Marriage is good for health, wealth and happiness, according to a panel of social scientists. The team of family scholars collaborated to survey marriage and family issues. It is summarized in a document titled “Why Marriage Matters.”
The project was sponsored by the Center of the American Experiment, the Coalition for Marriage, Family and Couples Education and the Institute for American Values. Lead researchers included Norval Glenn, University of Texas; Steven Nock, University of Virginia; and Linda Waite, University of Chicago.
“Marriage is more than a private emotional relationship. It is also a social good,” the researchers note. “Not every person can or should marry. And not every child raised outside of marriage is damaged as a result. But communities where good-enough marriages are common have better outcomes for children, women and men than do communities [with] high rates of divorce, unmarried childbearing and high-conflict or violent marriages.”
Among the key points researchers culled from two decades of research:
- Marriage increases the likelihood that fathers have good relationships with their children.

GOALS:
(1) Extract the full passage on the "Why Marriage Matters" research, reproducing it word for word.
(2) Filter the entries below and copy out every line that contains the word "options".

PROVIDED RECORDS:
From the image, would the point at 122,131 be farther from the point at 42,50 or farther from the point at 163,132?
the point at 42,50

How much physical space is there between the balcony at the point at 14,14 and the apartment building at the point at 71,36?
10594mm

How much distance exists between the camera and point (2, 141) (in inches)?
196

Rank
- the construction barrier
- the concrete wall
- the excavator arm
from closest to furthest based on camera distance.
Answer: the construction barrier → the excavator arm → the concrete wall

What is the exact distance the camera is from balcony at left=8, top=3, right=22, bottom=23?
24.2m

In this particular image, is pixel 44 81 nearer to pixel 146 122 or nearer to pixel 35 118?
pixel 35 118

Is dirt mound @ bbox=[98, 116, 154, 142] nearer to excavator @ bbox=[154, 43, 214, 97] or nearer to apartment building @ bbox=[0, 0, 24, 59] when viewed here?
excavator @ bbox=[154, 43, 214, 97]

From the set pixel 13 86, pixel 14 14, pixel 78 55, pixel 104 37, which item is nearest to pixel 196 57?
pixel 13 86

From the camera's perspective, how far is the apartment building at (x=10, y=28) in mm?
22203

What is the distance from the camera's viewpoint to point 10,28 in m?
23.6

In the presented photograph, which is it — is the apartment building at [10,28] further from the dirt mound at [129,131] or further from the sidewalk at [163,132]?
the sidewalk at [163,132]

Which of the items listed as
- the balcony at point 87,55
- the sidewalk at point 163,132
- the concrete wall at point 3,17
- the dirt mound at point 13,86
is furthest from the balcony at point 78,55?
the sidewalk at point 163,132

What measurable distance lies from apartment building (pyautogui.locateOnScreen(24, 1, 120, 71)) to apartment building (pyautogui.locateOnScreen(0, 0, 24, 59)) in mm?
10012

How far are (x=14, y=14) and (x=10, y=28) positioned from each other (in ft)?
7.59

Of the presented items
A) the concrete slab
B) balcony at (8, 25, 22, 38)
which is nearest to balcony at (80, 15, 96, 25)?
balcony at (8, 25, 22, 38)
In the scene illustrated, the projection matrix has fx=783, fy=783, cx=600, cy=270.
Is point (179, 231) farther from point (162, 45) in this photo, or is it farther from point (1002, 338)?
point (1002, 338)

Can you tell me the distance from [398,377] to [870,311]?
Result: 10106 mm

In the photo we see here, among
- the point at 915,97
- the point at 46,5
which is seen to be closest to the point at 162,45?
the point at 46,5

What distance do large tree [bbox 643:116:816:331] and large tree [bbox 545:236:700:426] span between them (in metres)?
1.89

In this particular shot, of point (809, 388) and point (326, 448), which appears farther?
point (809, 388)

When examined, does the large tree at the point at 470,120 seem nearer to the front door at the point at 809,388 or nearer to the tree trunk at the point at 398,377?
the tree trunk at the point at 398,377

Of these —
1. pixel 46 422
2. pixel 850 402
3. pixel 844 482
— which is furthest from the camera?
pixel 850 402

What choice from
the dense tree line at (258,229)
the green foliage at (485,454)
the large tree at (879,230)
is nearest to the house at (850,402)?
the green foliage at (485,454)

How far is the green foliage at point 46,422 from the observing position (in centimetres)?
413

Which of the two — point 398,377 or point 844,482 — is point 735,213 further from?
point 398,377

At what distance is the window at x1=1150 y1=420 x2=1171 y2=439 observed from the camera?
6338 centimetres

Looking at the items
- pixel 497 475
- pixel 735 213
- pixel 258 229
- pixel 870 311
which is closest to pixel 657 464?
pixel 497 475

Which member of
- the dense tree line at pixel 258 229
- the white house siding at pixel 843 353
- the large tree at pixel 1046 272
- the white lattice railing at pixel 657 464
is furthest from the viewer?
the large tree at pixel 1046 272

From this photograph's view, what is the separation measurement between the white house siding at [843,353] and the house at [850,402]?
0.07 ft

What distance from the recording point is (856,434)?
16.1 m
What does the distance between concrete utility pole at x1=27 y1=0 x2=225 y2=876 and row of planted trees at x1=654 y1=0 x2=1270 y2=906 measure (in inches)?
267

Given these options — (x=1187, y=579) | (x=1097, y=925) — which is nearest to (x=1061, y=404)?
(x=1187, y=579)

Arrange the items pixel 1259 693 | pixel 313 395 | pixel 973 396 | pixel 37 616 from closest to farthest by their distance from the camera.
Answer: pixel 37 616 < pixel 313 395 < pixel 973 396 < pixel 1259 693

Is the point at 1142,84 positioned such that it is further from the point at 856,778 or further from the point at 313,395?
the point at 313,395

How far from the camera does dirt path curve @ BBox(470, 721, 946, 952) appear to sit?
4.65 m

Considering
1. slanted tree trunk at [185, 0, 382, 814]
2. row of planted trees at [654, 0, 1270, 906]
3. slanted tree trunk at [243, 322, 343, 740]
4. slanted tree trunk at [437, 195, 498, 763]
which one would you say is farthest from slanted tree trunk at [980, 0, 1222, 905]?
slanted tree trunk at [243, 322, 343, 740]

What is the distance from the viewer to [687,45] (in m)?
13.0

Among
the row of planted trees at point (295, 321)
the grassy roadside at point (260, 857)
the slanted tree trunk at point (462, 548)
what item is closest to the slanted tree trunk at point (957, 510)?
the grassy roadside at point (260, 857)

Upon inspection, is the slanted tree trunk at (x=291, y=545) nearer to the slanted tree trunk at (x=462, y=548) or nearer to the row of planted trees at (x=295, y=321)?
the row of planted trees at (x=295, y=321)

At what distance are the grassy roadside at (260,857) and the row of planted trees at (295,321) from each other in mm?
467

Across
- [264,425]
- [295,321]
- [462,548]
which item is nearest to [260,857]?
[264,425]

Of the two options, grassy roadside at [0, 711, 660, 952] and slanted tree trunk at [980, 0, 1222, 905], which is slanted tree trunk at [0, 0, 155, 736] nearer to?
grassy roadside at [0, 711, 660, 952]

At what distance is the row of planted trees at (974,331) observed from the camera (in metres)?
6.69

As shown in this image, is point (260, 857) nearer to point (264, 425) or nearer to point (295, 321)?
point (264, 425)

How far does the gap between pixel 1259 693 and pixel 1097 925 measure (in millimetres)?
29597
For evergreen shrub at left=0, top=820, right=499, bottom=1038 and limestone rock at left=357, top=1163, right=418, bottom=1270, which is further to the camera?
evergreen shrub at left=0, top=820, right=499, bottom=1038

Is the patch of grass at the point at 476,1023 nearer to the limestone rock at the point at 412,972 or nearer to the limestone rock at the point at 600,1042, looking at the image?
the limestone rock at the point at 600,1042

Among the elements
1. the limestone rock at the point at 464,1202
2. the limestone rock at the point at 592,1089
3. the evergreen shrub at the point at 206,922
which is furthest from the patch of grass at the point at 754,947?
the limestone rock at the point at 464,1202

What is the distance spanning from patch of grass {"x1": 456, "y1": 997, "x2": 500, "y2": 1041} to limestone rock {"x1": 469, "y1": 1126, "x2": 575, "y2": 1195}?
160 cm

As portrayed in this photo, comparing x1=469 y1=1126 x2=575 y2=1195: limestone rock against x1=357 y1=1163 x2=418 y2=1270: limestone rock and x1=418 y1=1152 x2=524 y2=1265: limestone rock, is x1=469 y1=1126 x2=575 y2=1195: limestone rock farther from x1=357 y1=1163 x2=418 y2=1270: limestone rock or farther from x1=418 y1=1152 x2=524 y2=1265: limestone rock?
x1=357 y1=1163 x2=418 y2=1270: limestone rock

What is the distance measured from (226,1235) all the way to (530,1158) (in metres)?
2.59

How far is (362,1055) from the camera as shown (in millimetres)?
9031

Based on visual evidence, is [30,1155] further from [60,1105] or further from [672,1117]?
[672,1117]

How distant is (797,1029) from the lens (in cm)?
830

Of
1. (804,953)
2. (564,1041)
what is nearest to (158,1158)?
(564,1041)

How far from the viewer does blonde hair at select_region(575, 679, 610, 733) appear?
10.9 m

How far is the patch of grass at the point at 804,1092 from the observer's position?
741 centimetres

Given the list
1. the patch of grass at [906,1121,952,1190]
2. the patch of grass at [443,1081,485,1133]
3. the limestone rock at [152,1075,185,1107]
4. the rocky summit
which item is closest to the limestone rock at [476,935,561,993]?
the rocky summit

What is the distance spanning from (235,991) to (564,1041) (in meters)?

OUTPUTS:
(1)
Marriage is good for health, wealth and happiness, according to a panel of social scientists. The team of family scholars collaborated to survey marriage and family issues. It is summarized in a document titled “Why Marriage Matters.”
The project was sponsored by the Center of the American Experiment, the Coalition for Marriage, Family and Couples Education and the Institute for American Values. Lead researchers included Norval Glenn, University of Texas; Steven Nock, University of Virginia; and Linda Waite, University of Chicago.
“Marriage is more than a private emotional relationship. It is also a social good,” the researchers note. “Not every person can or should marry. And not every child raised outside of marriage is damaged as a result. But communities where good-enough marriages are common have better outcomes for children, women and men than do communities [with] high rates of divorce, unmarried childbearing and high-conflict or violent marriages.”
Among the key points researchers culled from two decades of research:
- Marriage increases the likelihood that fathers have good relationships with their children.

(2)
Given these options — (x=1187, y=579) | (x=1097, y=925) — which is nearest to (x=1061, y=404)?
Of the two options, grassy roadside at [0, 711, 660, 952] and slanted tree trunk at [980, 0, 1222, 905], which is slanted tree trunk at [0, 0, 155, 736] nearer to?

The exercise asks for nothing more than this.